* [Written instruction]:
Turn the material below, from the line that contains "Look at this image. ## Task" through the line that contains "<instances>...</instances> (empty list", into a Markdown table with the columns Row and Line. Give each line its own numbered row and leave out blank lines.

* [The records]:
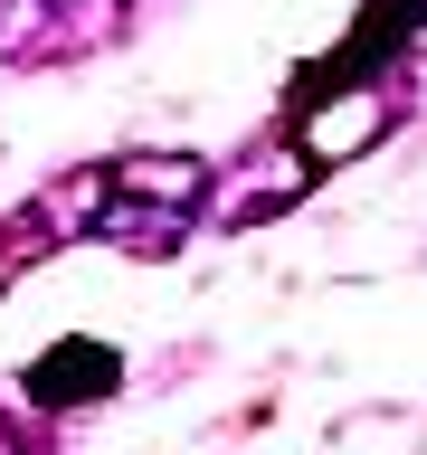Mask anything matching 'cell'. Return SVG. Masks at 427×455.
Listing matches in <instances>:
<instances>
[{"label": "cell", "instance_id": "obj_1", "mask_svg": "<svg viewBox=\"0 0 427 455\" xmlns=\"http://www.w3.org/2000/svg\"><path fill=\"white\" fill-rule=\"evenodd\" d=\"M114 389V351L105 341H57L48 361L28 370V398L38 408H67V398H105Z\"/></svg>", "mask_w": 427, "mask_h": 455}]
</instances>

--

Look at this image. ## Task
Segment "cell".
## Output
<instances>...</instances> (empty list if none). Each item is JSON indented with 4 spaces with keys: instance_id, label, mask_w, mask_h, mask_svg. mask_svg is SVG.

* [Exercise result]:
| Row | Line |
|---|---|
| 1 | Look at this image. ## Task |
| 2 | Segment "cell". |
| 3 | ## Output |
| 4 | <instances>...</instances> (empty list if none). Each item is JSON indented with 4 spaces with keys: instance_id, label, mask_w, mask_h, mask_svg. mask_svg is SVG. |